This paper explores the contribution of a broad range of syntactic features to WSD: grammatical relations coded as the presence of adjuncts/arguments in isolation or as subcategorization frames, and instantiated grammatical relations between words. We have tested the performance of syntactic features using two different ML algorithms (Decision Lists and AdaBoost) on the Senseval-2 data. Adding syntactic features to a basic set of traditional features improves performance, especially for AdaBoost.

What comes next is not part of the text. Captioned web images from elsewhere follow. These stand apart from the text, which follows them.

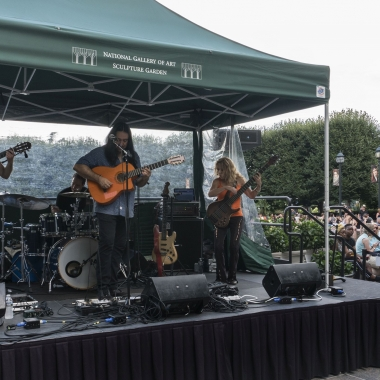 Three musicians perfomring under a canopy in front of the National Gallery of Art's fountain. (Photo: National Gallery of Art)
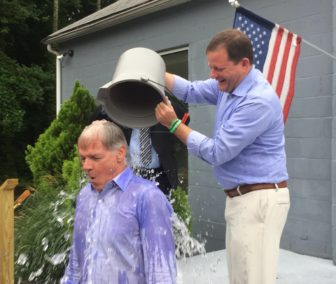 John P. McKinney douses  Foley after the day after the GOP primary as part of the ALS ice bucket challenge.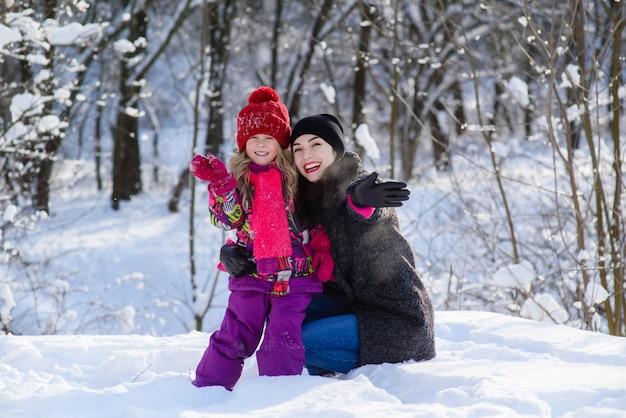 Madre e hija agitando sus manos en el bosque de invierno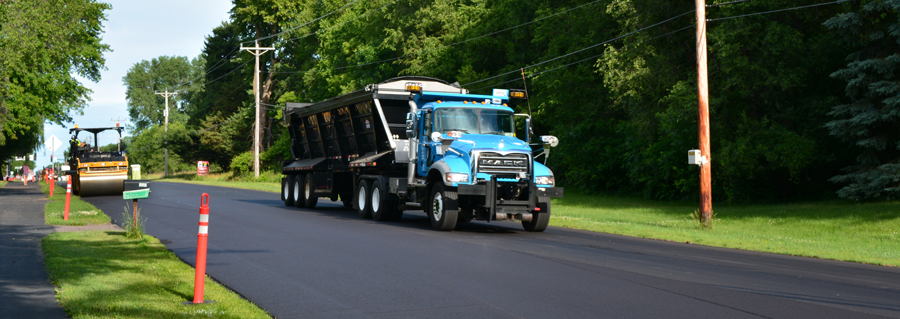 Public works truck paving road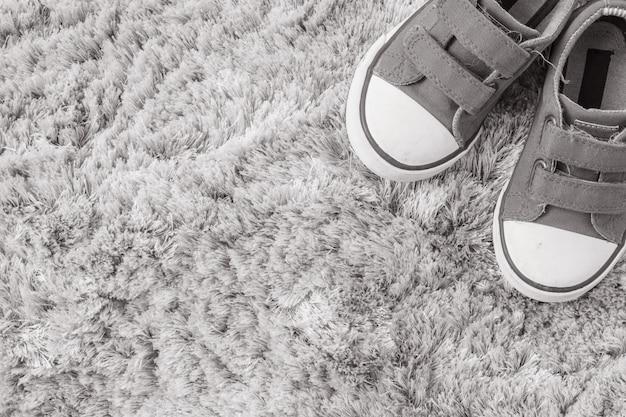 灰色のカーペットのテクスチャ背景の子供のクローズアップ生地スニーカー Premium写真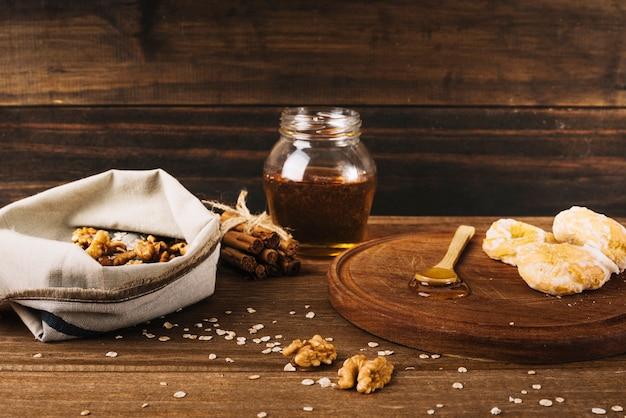 Noz; rosquinha; mel e canela na superfície de madeira Foto gratuita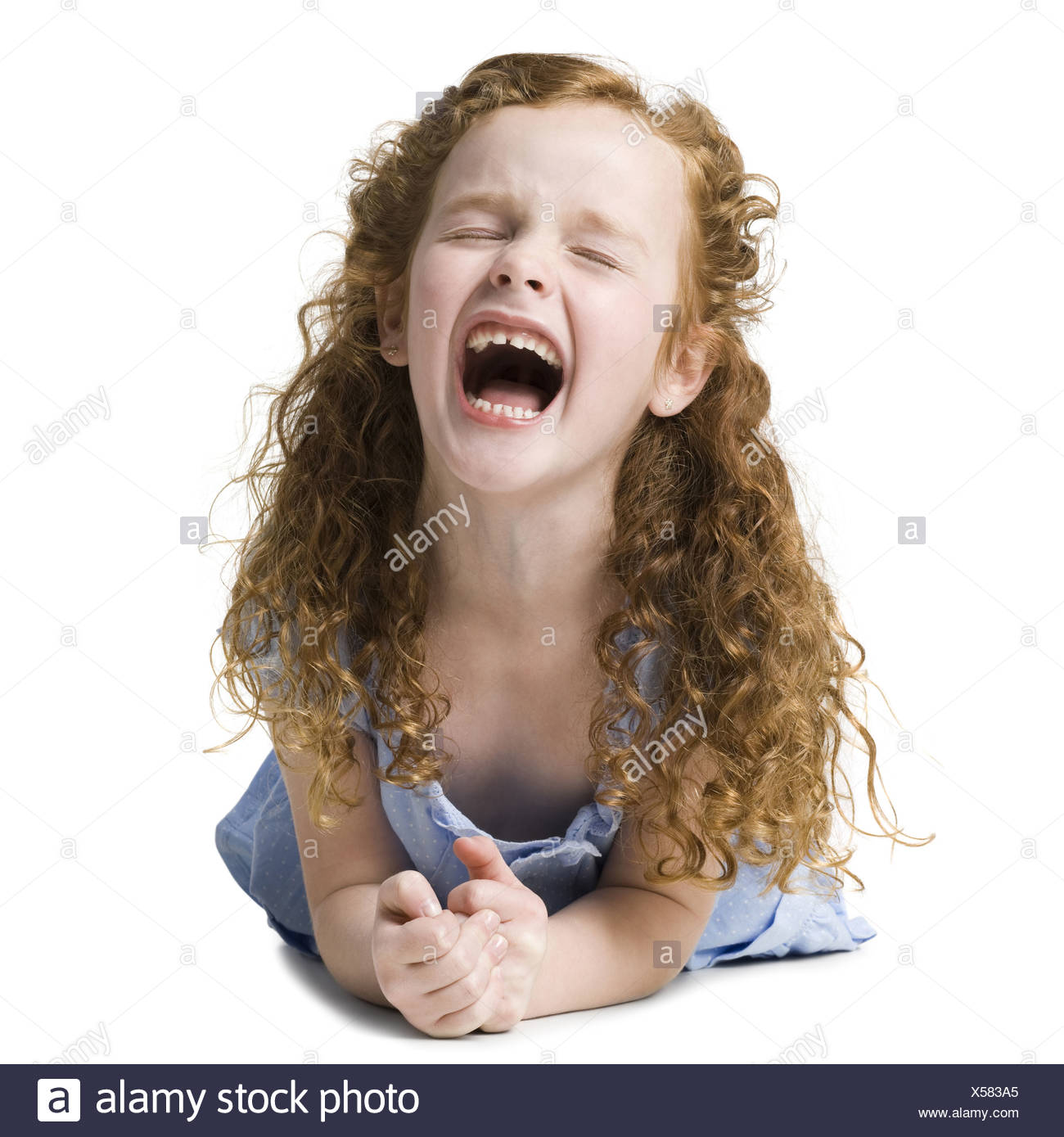 girl in a blue shirt - Stock Image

In addition, several methods to build arbitrarily high accuracy WSD systems are also tried, showing that syntactic features allow for a precision of 86% and a coverage of 26% or 95% precision and 8% coverage.
高精度词义消歧的句法特征
本文探讨了广泛的语法特征对WSD的贡献:编码为孤立的辅词/参数或子分类框架的语法关系,以及单词之间的实例化语法关系。我们在Senseval-2数据上使用两种不同的ML算法(Decision Lists和AdaBoost)测试了语法特征的性能。在一组基本的传统特性中添加语法特性可以提高性能,特别是对于AdaBoost。此外,还尝试了几种构建任意高精度WSD系统的方法,结果表明,语法特征允许86%的精度和26%的覆盖率或95%的精度和8%的覆盖率。
本文章由计算机程序翻译,如有差异,请以英文原文为准。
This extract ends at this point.